RECORDS FOR THIS TASK —
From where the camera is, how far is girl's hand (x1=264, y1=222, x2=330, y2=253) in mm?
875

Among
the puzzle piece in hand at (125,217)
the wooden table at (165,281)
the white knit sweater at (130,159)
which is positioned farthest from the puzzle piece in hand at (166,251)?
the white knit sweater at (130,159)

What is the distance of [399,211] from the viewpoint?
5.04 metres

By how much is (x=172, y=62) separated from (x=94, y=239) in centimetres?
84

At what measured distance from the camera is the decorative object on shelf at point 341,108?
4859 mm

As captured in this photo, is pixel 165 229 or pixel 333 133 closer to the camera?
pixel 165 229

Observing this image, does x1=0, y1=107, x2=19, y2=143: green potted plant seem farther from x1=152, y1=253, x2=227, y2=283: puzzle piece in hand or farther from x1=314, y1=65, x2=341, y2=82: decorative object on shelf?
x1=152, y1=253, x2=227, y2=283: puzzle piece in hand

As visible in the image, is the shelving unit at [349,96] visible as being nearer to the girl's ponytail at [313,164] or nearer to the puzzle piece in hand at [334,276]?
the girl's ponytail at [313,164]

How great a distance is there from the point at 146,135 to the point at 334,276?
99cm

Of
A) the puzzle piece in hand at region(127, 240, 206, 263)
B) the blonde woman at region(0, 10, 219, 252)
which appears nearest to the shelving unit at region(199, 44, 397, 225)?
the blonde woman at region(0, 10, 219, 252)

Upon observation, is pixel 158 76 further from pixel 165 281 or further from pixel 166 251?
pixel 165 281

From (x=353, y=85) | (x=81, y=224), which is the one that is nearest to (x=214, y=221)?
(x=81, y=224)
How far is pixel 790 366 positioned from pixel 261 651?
==
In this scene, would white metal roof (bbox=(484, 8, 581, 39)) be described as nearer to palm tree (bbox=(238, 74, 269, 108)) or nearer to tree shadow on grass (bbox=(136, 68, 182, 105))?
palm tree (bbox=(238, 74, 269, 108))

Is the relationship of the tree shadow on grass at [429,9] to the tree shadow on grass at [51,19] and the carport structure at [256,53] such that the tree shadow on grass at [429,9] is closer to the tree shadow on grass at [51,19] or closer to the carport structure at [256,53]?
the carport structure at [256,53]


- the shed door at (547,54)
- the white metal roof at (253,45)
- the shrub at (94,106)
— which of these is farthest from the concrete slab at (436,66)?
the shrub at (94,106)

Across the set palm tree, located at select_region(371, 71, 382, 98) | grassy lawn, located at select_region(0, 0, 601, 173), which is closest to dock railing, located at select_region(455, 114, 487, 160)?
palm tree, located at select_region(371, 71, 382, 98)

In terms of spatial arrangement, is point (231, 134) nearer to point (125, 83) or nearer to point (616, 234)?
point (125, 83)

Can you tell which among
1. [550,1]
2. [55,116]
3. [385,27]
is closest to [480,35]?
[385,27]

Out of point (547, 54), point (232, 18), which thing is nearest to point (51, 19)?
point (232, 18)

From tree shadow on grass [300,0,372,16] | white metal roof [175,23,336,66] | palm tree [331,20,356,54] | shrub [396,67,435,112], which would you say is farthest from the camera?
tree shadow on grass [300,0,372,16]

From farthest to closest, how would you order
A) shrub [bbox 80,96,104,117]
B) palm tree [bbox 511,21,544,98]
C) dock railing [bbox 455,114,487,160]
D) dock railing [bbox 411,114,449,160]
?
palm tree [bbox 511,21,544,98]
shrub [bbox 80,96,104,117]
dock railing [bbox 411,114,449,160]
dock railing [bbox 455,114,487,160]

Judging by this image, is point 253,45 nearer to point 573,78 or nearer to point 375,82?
--
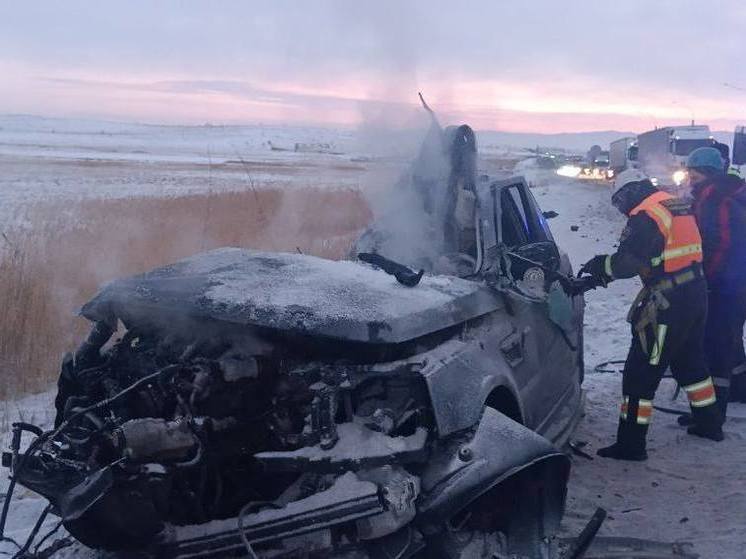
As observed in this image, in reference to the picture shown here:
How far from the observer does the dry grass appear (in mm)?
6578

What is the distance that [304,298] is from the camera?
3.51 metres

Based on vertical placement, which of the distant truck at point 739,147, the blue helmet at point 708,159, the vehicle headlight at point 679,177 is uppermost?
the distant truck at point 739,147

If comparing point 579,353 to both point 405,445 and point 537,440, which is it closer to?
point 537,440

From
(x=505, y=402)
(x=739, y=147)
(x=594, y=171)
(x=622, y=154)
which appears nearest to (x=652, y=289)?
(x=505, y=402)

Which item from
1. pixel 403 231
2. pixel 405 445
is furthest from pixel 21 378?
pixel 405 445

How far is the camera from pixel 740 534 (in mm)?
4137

GIVEN REQUEST — Count the lines in the records above that contain the word "camera" and give only that number.

ANSWER FOR THE TASK — 6